Continuous mixtures of Gaussian processes as models for spatial extremes

TL;DR

This paper introduces flexible Gaussian location-scale mixture models for spatial extremes, enabling better modeling of tail and bulk data, with efficient inference methods demonstrated on wildfire weather data.

Contribution

It develops novel Gaussian mixture constructions, a general simulation algorithm, and new likelihood inference methods for spatial extreme value modeling.

Findings

Models effectively capture tail and bulk data characteristics.

Inference methods reduce computational costs.

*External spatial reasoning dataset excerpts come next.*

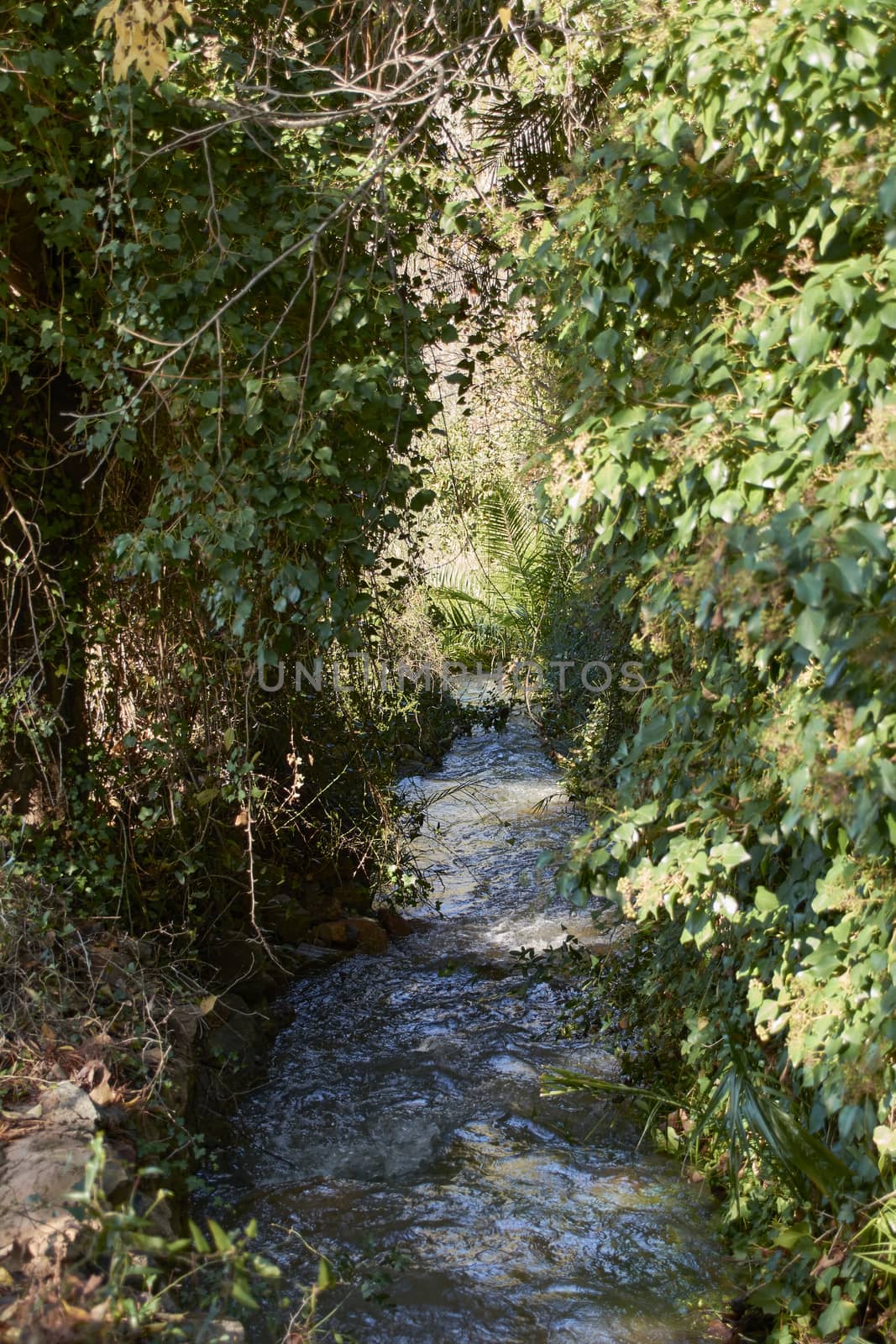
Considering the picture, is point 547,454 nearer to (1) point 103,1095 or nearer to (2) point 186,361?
(2) point 186,361

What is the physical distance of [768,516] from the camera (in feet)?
8.50

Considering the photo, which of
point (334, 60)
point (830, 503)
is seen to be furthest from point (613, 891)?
point (334, 60)

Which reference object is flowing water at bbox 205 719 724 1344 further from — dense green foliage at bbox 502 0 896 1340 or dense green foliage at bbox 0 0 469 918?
dense green foliage at bbox 0 0 469 918

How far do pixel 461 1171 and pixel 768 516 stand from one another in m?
3.03

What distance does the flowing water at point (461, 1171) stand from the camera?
12.0 feet

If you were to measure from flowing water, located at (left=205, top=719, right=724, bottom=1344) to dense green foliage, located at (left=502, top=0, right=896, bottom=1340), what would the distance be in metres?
0.57

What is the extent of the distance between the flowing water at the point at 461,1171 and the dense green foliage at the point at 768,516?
567 mm

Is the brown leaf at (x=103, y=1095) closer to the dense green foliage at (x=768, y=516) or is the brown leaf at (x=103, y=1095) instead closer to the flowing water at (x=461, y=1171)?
the flowing water at (x=461, y=1171)

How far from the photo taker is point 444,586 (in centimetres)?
1092

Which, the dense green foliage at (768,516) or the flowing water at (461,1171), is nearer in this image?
the dense green foliage at (768,516)

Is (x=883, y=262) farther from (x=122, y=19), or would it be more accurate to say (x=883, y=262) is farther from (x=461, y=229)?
(x=122, y=19)

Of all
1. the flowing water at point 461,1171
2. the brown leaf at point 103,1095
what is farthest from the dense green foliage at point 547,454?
the brown leaf at point 103,1095

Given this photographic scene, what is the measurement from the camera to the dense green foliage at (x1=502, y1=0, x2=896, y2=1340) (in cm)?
238

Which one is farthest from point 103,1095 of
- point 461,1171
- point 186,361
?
point 186,361
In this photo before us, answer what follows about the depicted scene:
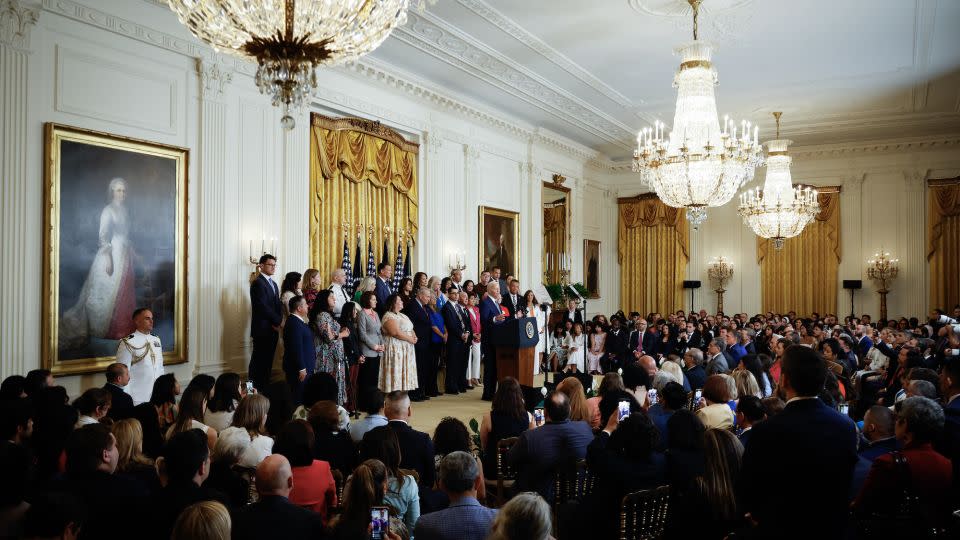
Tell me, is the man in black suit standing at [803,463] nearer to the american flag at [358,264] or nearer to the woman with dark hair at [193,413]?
the woman with dark hair at [193,413]

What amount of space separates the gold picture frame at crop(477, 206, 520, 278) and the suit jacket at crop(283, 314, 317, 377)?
19.5 ft

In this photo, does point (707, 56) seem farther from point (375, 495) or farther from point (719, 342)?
point (375, 495)

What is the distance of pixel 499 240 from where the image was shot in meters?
14.2

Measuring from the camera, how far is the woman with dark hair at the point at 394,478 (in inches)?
132

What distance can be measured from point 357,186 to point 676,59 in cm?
547

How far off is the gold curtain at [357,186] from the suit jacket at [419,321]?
1.32 metres

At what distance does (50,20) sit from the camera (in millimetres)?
6770

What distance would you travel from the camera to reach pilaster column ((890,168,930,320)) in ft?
53.9

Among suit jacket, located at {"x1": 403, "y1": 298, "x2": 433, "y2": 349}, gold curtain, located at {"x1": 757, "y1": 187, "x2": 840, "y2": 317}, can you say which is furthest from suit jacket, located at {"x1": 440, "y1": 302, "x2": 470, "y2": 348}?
gold curtain, located at {"x1": 757, "y1": 187, "x2": 840, "y2": 317}

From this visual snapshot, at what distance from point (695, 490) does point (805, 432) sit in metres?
1.03

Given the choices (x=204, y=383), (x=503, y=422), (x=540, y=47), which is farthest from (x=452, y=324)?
(x=204, y=383)

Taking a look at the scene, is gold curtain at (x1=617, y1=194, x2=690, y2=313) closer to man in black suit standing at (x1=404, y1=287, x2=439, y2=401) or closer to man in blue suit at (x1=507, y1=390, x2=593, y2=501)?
man in black suit standing at (x1=404, y1=287, x2=439, y2=401)

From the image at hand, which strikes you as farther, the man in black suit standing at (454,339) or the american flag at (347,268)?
the man in black suit standing at (454,339)

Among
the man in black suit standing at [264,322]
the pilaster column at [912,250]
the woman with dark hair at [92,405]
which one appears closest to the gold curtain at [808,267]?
the pilaster column at [912,250]
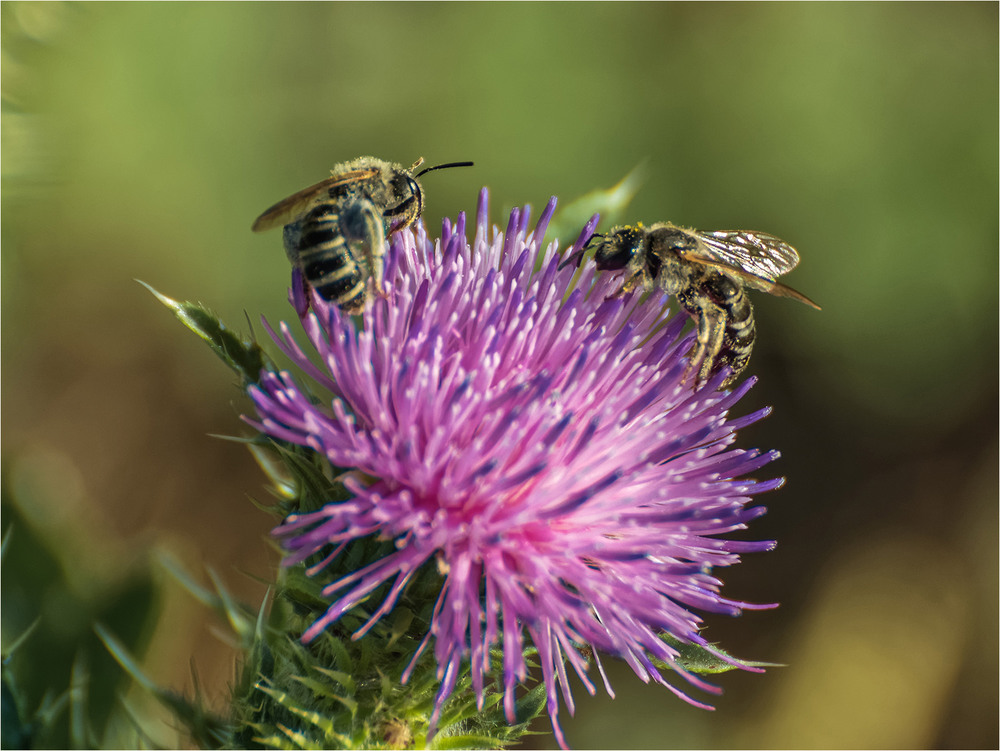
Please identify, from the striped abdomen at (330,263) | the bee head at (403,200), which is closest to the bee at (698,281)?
the bee head at (403,200)

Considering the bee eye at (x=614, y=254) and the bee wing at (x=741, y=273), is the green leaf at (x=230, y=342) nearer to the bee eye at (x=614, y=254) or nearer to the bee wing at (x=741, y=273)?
the bee eye at (x=614, y=254)

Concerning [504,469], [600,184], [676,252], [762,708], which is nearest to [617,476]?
[504,469]

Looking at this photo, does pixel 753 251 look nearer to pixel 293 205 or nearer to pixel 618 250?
pixel 618 250

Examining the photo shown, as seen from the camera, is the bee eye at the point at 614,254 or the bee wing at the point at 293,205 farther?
the bee eye at the point at 614,254

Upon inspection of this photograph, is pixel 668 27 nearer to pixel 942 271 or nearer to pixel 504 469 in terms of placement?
pixel 942 271

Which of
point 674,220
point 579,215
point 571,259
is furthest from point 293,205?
point 674,220

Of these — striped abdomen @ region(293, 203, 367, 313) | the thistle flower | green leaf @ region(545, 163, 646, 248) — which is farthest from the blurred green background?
the thistle flower
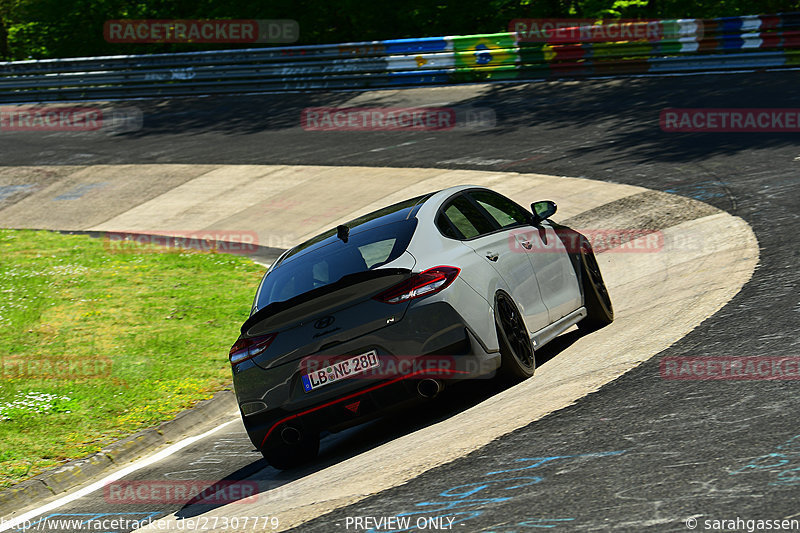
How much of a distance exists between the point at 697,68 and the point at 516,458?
58.0 ft

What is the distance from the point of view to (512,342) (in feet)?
23.6

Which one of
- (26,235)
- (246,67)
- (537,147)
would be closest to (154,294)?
(26,235)

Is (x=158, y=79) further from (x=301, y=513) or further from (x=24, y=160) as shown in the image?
(x=301, y=513)

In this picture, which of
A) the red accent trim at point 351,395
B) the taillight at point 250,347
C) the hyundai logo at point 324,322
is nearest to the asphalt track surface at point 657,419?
the red accent trim at point 351,395

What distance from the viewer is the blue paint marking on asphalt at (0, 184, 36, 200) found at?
833 inches

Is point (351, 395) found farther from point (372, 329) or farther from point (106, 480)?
point (106, 480)

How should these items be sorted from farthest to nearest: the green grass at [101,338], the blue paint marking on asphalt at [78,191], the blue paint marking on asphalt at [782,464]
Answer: the blue paint marking on asphalt at [78,191], the green grass at [101,338], the blue paint marking on asphalt at [782,464]

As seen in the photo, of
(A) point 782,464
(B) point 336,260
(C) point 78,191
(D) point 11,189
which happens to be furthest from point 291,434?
(D) point 11,189

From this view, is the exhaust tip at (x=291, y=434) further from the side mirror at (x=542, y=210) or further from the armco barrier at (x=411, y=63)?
the armco barrier at (x=411, y=63)

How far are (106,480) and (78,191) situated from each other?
46.1 feet

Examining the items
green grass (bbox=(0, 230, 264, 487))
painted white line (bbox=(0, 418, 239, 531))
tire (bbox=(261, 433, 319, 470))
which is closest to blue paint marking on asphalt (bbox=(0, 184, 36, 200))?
green grass (bbox=(0, 230, 264, 487))

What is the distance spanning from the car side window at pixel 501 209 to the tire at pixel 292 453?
92.6 inches

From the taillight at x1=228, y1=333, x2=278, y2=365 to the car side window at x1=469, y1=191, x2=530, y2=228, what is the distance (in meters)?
2.32

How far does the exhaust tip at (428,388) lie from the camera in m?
6.60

Application to wildfire weather data demonstrates practical utility.

Abstract

Spatial modelling of extreme values allows studying the risk of joint occurrence of extreme events at different locations and is of significant interest in climatic and other environmental sciences. A popular class of dependence models for spatial extremes is that of random location-scale mixtures, in which a spatial "baseline" process is multiplied or shifted by a random variable, potentially altering its extremal dependence behaviour. Gaussian location-scale mixtures retain benefits of their Gaussian baseline processes while overcoming some of their limitations, such as symmetry, light tails and weak tail dependence. We review properties of Gaussian location-scale mixtures and develop novel constructions with interesting features, together with a general algorithm for conditional simulation from these models. We leverage their flexibility to propose extended extreme-value models, that allow for appropriately modelling not only the tails but also the bulk of the data. This is important in many applications and avoids the need to explicitly select the events considered as extreme. We propose new solutions for likelihood inference in parametric models of Gaussian location-scale mixtures, in order to avoid the numerical bottleneck given by the latent location and scale variables that can lead to high computational cost of standard likelihood evaluations. The effectiveness of the models and of the inference methods is confirmed with simulated data examples, and we present an application to wildfire-related weather variables in Portugal. Although not detailed here, the approaches would also be straightforward to use for modelling multivariate (non spatial) data.